Especially since in many areas, long-distance air travel is pretty much a zero sum game: more small airports doesn't mean more people flying, it's just shifting people around between airports.

In truly remote areas I believe that's different and worth supporting (paying for infrastructure so people can travel more easily, when it'd otherwise be a day or two in the car to get to an airport), but e.g. in Germany there's a bunch of places that have good train connections to bigger airports, but regional airports with extremely limited air connections are still funded. E.g. one example I'm thinking of is less than 2 hours by train from 2 big airports, but apparently needs an airport that serves a few holiday flights each week. Every few years there's big announcements of new airlines coming in, which either get cancelled again after a few years, the airline goes bankrupt or ... While the running subsidies aren't that high, the initial investments were and IMHO would have been better used for other infrastructure.

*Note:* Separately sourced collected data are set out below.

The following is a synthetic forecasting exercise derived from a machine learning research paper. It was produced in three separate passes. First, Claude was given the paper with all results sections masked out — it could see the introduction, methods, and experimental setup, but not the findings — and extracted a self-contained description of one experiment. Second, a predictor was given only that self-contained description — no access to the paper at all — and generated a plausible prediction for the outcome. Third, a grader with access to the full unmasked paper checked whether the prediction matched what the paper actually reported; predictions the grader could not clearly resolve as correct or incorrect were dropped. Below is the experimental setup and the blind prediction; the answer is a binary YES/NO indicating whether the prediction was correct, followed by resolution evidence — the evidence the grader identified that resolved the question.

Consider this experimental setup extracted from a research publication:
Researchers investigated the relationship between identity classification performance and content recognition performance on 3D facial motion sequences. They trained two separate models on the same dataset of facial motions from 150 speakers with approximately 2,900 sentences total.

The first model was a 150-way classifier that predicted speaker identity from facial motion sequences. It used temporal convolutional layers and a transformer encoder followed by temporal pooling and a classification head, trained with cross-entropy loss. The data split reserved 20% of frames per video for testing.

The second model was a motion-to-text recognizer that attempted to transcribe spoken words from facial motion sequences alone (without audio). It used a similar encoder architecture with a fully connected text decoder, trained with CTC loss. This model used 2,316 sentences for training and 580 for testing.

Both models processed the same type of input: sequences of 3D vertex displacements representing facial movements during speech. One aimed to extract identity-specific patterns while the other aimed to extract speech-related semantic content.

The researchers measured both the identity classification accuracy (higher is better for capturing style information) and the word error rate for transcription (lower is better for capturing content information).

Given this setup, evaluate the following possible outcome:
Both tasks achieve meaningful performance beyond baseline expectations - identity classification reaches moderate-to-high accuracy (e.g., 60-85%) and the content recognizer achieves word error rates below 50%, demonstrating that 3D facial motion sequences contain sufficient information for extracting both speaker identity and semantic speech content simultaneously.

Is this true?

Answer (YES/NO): NO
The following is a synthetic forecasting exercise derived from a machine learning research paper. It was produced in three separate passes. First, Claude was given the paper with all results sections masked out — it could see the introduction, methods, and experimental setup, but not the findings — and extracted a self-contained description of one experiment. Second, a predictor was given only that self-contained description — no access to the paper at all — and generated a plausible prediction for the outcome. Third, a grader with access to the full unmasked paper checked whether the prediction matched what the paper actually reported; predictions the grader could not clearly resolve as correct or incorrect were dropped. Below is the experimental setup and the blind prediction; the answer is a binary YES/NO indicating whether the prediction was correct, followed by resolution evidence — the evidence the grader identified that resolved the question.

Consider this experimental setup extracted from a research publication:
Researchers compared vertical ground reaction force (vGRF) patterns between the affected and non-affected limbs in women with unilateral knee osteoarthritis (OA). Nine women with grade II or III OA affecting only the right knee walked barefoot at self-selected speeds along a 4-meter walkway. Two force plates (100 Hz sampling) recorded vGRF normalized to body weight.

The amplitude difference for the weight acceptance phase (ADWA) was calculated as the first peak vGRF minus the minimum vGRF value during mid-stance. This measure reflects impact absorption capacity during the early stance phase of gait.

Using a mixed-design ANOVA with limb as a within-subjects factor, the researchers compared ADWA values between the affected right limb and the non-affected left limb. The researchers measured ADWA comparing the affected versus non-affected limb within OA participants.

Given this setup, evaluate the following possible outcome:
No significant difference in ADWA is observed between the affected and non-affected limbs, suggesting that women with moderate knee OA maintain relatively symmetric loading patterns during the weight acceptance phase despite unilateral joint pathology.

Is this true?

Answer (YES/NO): NO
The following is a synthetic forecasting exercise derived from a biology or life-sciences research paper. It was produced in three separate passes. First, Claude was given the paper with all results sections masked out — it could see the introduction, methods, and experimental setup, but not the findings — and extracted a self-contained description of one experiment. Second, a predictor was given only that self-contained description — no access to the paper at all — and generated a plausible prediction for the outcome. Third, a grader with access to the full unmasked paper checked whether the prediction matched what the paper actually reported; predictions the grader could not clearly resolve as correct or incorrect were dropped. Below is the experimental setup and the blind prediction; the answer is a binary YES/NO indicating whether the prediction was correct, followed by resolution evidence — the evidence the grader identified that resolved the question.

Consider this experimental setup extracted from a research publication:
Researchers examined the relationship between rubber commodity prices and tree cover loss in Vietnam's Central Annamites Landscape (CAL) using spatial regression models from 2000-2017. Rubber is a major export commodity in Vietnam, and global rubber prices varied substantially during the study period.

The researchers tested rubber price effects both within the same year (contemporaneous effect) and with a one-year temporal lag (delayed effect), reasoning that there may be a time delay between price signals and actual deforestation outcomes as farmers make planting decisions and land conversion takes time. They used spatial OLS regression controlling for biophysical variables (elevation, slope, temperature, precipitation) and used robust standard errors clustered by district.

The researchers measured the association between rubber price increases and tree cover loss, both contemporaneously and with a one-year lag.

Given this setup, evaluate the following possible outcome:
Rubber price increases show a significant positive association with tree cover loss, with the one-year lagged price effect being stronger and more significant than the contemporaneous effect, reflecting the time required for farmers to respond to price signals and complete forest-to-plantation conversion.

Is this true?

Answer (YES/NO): NO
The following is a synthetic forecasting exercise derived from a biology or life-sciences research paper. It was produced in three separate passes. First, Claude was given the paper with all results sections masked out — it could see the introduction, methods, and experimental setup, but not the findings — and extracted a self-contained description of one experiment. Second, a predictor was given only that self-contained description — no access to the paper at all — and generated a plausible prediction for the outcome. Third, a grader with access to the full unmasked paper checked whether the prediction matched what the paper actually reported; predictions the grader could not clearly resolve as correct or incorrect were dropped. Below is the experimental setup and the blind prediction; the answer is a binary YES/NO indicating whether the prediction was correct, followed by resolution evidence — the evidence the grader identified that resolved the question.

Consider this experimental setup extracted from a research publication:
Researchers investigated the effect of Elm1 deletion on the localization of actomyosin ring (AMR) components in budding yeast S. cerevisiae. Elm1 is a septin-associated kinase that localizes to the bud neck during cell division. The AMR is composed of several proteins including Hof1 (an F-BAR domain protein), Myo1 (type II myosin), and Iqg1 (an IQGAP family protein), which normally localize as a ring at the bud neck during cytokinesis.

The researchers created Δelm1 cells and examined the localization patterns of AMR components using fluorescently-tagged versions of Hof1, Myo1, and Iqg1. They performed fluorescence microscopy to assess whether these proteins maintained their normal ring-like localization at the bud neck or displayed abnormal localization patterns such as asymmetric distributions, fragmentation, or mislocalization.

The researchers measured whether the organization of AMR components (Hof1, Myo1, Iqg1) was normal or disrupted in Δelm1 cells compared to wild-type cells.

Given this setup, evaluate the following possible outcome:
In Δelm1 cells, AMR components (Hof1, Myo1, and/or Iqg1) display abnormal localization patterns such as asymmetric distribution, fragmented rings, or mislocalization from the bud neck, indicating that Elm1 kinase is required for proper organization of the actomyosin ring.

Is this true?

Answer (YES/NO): YES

"If an airline is using an airport cheaply and said airport continuously requires government money to not go bankrupt, that is a fairly clear subsidy."

Yes. But based on EU regulation this won't be allowed anymore in the near future. (2020? 2022?)


Depends on what externalities you count in. Is not taxing fossil fuel a subsidy?


I believe fossil fuel is taxed pretty highly in all European countries, let alone Sweden?


Sadly, aviation is often exempt from fuel taxes and even VAT. I don't know the situation in Sweden, it seems they started taxing aviation recently. I don't know how much though.


Not highly enough to account for its externalities.


Importantly, petroleum taxes are usually leveraged on consumers e.g. diesel and gas prices in europe are mostly special taxes (+ VAT), train operators pay taxes on electricity (possibly diesel as well, not sure about that one) but kerosene (and possibly bunker fuel) is free of both VAT and petroleum-specific taxes. And that's despite planes generally producing more CO2/passenger/km than cars by a factor of 30~50%.


> A lot of the time, trains between cities in western Europe are annoyingly long for a day trip, but slightly _too short_ for overnight trips - almost like an NYC->London red-eye, where you arrive just after you fall asleep.

Yeah, the sweet spot is definitely 8+ hours en route.

I took a fantastic service from Nice to Paris which ran about twelve hours, which was plenty of time to sleep. It was weirdly cheap at €87 for a first-class sleeper car, or €157 including an extra €70 supplement to be guaranteed to be the only occupant in a room with four berths. The service started at Nice (8pm), made a few local stops to pick up more passengers, finally got to Marseilles (10:29pm), then ran nonstop from 10:30pm Marseilles to 7:38am Paris.

I had been expecting a very low-key cut-rate service designed for locals to travel comfortably overnight in dedicated beds but got a very modern train instead -- apparently operated by Russian Railways (RZD) with 2014-built passenger carriages that RZD also uses for their Paris to Moscow service (same equipment as the "sleeping cars" shown here). The onboard shower was an unexpectedly nice touch and it was an awesome ride.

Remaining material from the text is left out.